Each count of the challenged declaration alleged the making by the parties of a verbal or oral contract and that the contract was in existence, that it was valid, binding and enforceable and provided for the plastering by the plaintiff for the defendant of a designated building for the sum of $90,000.00 and that the defendant agreed to pay plaintiff said sum of money for the contemplated work. The defendant exacted of the plaintiff a surety bond in the sum of $90,000.00, conditioned on the plaintiff performing the contract. The plaintiff expended money arranging for the issuance of the surety bond in accordance with the contract of the parties. Arrangment *Page 463 for supplies and materials to be used in the construction work were made by the plaintiff. Appropriate allegations of the breach of the contract by the defendant appear.

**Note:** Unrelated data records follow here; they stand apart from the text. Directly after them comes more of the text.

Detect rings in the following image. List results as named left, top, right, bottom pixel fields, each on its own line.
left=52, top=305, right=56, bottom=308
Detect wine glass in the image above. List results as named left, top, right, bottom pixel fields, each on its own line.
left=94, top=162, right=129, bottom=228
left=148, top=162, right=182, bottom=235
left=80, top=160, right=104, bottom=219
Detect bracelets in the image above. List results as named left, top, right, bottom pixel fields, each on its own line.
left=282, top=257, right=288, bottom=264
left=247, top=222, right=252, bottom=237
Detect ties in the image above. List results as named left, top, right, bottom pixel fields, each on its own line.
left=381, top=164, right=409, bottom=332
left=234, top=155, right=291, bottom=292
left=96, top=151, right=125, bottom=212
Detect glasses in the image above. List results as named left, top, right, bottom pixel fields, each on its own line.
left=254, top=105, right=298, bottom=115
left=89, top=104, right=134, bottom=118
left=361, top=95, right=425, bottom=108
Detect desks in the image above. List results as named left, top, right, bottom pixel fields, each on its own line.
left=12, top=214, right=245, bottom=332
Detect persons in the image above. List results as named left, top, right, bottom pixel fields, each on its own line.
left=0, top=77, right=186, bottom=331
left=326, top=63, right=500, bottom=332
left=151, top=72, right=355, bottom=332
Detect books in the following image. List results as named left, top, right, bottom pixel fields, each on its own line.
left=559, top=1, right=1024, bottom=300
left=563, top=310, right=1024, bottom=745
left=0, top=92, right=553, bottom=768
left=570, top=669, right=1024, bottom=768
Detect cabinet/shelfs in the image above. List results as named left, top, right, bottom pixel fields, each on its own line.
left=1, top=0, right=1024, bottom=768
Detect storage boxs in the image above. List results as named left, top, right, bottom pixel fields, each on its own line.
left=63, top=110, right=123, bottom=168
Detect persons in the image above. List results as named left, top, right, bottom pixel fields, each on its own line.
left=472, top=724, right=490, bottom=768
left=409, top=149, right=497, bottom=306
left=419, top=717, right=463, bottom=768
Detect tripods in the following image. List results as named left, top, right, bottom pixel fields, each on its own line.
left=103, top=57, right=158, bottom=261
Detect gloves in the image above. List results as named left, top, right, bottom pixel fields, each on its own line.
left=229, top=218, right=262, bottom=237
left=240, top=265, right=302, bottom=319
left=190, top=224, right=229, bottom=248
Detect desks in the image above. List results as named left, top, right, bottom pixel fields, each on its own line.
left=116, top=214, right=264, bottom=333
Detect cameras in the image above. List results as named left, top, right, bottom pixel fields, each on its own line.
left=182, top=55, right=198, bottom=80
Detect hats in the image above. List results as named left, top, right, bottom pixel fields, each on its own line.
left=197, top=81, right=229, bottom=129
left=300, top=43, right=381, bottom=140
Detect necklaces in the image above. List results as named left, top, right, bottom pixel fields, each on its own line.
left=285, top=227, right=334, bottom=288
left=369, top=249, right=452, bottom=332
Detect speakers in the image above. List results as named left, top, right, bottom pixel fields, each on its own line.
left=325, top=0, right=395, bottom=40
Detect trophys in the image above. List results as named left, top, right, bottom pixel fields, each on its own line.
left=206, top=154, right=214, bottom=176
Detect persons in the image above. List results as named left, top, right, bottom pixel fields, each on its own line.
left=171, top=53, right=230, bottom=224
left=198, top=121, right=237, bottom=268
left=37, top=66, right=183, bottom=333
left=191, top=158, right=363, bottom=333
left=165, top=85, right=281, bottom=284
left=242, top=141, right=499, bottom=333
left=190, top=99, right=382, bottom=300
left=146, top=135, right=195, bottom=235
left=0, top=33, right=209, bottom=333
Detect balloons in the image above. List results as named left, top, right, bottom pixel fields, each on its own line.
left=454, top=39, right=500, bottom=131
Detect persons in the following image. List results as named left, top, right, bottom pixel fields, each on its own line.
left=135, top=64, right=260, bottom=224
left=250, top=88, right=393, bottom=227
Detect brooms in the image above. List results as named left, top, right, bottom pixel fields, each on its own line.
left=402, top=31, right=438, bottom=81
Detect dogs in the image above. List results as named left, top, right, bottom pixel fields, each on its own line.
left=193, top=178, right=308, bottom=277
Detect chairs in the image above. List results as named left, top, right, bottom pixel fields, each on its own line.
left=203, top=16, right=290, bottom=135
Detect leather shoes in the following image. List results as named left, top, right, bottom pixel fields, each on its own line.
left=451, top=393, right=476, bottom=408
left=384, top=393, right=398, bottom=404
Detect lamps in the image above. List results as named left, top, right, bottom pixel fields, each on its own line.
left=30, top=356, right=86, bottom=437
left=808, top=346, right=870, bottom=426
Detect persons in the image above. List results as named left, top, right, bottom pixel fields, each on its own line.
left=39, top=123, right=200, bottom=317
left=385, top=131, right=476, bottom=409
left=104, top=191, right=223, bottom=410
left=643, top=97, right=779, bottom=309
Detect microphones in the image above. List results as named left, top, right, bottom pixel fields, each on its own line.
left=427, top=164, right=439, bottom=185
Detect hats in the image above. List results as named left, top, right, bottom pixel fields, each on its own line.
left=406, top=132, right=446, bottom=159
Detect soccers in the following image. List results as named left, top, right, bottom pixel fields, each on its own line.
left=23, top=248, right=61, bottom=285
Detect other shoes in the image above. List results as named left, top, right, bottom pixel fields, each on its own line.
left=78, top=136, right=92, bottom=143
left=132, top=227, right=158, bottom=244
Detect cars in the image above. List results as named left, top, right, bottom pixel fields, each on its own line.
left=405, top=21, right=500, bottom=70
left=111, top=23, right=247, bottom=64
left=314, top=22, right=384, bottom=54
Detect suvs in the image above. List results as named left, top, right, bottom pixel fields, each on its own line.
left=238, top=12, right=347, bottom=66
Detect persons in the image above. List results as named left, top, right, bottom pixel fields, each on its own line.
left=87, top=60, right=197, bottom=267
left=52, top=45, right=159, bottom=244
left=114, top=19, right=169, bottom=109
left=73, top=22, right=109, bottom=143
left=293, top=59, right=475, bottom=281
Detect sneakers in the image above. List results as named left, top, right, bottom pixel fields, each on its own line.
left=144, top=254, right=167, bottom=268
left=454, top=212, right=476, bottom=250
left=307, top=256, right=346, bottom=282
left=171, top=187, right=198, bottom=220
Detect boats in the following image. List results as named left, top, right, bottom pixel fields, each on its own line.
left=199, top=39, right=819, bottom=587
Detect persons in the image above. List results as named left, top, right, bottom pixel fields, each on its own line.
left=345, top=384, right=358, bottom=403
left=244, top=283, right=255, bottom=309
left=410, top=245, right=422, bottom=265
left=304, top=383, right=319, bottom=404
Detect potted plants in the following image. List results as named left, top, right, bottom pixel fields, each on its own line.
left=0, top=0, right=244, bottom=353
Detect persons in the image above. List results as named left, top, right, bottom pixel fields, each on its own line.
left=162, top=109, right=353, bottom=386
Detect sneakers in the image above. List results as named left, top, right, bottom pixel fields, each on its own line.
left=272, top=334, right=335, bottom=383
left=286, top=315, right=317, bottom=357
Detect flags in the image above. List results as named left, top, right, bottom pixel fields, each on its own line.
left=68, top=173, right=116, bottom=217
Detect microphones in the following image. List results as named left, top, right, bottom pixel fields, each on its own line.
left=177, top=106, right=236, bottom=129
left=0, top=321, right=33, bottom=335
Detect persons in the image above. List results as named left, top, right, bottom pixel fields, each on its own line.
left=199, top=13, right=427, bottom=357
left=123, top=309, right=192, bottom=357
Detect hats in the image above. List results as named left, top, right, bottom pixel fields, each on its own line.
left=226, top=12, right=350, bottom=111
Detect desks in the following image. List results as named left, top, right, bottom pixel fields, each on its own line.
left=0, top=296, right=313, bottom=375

A bill of particulars as to Counts 1 and 2 of the plaintiff's second amended declaration claim the loss of a profit in the sum of $20,000.00

It is our conclusion that the second amended declaration stated a cause of action and it was error to sustain a demurrer thereto. See Poinsettia Dairy Products Inc. v. The Wessel Co.,123 Fla. 120, 166 So. 306; Pallardy-Watrous Insurance Agency v. M. Tucker, 120 Fla. 895, 163 So. 284; Hazen v. Cobb-Vaughan Motor Co., 96 Fla. 151, 117 So. 853; Sullivan v. McMillan,26 Fla. 543, 8 So. 450; Duggan v. Matthew Cummings Co.,277 Mass. 445, 178 N.E. 825; Disken v. Herter, 73 App. Div. 453, 77 N. Y. S. 300; 17 C.J.S. pages 1154-5, par. 533.

The judgment appealed from is hereby reversed.

BROWN, C. J., WHITFIELD and TERRELL, JJ., concur.

BUFORD, THOMAS and ADAMS, JJ., dissent.